Background. Kissing Balloon Technique using retrograde pedal approach together with anterograde common femoral artery (CFA) approach could be the treatment of choice in patients with diseased infrapopliteal artery bifurcation. We report seven cases where the KBT was utilized for the treatment of diseased infrapopliteal artery bifurcation using retrograde pedal access in conjunction with the conventional common femoral artery (CFA) access. Methods. We reviewed all seven cases that underwent KBT with the combination of pedal and common femoral access in a single-center study from 2014 to 2015 utilizing Rutherford classification severity index; all cases were deemed stage 3 (severe claudication) to stage 6 (severe ischemic ulcers or frank gangrene). With the exception of two cases, contralateral femoral access was obtained, with sheath sizes varying from 4 to 6 French for both CFA and pedal access. Ultrasound was utilized for ipsilateral pedal access in all seven cases. Results. Arterial revascularization was successfully achieved by the KBT in all patients without any complications.
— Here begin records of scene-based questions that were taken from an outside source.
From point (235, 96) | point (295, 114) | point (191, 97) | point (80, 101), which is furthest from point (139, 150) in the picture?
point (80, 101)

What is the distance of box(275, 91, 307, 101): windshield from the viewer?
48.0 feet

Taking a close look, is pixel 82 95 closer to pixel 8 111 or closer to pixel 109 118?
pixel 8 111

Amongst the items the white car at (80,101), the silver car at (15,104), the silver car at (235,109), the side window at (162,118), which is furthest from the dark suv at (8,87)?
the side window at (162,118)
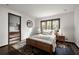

All patients achieved procedural success, which is defined as residual stenosis of less than 30% with no dissection or thrombosis and clinical success that is defined as resolution of symptoms (absence of intermittent claudication and healing of the ulcer) as well as improvement in the arterial brachial index (ABI). During follow-up, out of the seven cases, repeat angiogram was performed for one case, which showed patent arteries with no residual lesions. Conclusions. In patients with popliteal and tibioperoneal trunk bifurcation lesions, Kissing Balloon Technique using retrograde pedal access in conjunction with the conventional anterograde access appeared to be successful, safe, and effective technique with lower access site complications and shorter procedure time.